A mudança do quadro começou na redemocratização com a Constituição de 1988.
O salto da 47ª para a 48ª legislatura — de 8 para 29 deputadas — portanto, não foi coincidência, mas resultado direto da abertura do sistema político.
A Lei de Cotas de 1997 introduziu a obrigatoriedade. Ainda que inicialmente limitada em eficácia, ela estabeleceu um princípio fundamental — o de que a sub-representação feminina não é um problema natural, mas um desequilíbrio corrigível por desenho institucional.
O crescimento da 51ª para a 52ª legislatura (de 39 para 52 deputadas) reflete esse movimento. O salto de 77 deputadas federais eleitas para 91 na atual legislatura (57ª) revela que a representação política não muda por inércia.
No caso, ela é o resultado de uma nova Constituição, da regulamentação das cotas e do financiamento público das campanhas com a obrigação de uma parte dele ser destinada às candidaturas de mulheres.

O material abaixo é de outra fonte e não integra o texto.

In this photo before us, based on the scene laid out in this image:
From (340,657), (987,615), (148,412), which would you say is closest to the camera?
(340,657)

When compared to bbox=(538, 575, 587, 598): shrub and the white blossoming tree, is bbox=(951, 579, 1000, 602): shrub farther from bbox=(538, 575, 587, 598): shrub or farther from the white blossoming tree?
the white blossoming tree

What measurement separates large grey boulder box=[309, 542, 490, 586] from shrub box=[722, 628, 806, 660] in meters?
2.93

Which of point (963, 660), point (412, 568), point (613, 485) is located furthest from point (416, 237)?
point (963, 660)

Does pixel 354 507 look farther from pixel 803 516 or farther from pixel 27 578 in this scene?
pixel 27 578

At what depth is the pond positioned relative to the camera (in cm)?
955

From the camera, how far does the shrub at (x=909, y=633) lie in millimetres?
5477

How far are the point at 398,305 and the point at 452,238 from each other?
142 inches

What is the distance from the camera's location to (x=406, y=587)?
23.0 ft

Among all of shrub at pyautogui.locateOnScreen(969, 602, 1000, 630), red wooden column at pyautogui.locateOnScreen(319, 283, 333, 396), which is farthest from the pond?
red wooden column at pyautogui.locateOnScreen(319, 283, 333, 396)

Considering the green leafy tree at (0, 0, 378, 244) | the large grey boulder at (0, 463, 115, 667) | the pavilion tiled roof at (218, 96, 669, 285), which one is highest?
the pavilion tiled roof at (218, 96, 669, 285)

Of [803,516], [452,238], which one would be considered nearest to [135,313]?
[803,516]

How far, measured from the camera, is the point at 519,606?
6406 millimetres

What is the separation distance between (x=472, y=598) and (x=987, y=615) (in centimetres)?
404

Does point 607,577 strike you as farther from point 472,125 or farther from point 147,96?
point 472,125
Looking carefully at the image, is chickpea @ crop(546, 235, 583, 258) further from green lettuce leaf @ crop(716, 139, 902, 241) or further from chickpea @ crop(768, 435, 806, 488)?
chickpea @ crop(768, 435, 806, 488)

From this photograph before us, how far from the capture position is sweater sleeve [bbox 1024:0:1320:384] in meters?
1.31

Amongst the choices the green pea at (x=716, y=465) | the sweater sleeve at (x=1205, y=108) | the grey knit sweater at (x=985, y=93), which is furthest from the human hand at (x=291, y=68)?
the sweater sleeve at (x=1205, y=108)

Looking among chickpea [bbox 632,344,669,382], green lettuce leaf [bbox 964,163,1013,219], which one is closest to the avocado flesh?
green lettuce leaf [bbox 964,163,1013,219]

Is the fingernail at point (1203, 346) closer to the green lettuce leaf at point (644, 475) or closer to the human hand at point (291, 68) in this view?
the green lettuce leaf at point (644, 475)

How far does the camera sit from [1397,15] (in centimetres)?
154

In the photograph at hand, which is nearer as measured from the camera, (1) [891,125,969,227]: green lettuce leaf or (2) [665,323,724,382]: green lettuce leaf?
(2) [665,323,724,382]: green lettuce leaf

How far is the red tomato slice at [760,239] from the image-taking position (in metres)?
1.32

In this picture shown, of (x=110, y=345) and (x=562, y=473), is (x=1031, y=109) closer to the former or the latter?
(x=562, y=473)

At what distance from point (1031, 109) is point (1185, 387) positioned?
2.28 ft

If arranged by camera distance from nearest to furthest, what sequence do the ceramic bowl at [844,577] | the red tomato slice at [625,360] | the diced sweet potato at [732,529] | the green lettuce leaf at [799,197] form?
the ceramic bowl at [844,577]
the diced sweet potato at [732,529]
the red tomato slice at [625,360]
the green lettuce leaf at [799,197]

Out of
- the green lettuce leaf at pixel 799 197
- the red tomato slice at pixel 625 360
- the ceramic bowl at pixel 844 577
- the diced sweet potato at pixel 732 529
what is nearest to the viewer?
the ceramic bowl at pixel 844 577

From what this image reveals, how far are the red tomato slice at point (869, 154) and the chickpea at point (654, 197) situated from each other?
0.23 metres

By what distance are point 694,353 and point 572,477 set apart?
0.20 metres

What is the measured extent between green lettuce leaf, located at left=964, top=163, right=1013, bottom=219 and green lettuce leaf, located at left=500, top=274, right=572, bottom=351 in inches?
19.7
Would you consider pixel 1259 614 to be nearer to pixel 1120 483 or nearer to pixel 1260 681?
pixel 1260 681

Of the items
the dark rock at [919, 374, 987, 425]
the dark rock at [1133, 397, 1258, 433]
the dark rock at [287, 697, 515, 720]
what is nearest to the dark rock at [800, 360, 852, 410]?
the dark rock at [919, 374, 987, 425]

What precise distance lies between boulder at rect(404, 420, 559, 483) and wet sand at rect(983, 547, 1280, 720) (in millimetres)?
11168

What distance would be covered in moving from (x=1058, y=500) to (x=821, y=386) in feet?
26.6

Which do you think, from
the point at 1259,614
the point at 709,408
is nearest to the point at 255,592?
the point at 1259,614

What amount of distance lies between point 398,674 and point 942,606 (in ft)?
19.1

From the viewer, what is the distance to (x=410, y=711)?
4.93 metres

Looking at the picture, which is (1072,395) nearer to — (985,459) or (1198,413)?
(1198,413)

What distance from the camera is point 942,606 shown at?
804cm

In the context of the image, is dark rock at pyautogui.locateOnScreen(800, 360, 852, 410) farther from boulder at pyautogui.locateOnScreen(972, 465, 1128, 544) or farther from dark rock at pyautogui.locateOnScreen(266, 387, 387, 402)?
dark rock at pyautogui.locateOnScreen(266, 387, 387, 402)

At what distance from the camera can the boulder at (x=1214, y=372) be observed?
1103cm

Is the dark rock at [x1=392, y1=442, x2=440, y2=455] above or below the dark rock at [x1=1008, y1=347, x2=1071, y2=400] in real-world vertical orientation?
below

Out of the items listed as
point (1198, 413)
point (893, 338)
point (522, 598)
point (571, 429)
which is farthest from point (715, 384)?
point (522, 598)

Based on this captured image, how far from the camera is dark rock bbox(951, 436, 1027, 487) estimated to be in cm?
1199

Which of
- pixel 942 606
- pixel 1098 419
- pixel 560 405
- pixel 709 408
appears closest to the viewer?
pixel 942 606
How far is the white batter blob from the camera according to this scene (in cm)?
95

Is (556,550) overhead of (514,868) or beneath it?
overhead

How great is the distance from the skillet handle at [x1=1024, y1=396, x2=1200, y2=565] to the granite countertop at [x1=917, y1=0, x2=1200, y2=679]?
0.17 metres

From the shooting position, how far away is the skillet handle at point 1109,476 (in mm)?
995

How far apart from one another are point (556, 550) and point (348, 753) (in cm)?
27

A pressão social por diversidade também contribuiu para o aumento da representação feminina. Para partidos e estrategistas, a implicação é direta. Ignorar ou subestimar candidaturas femininas não é apenas um erro de leitura social; é um erro de cálculo eleitoral.
O eleitorado brasileiro já sinaliza que diversidade não é acessório — é critério de escolha do eleitor. Em um ambiente cada vez mais competitivo, formar, financiar e posicionar lideranças femininas deixou de ser agenda de inclusão para se tornar estratégia de vitória.
Superada a barreira da entrada, a disputa se desloca para o exercício efetivo do poder. A próxima fronteira não é apenas eleger mais mulheres, mas ampliar sua presença em posições de liderança, nas decisões centrais e nas agendas estruturantes do país. Vamos às urnas.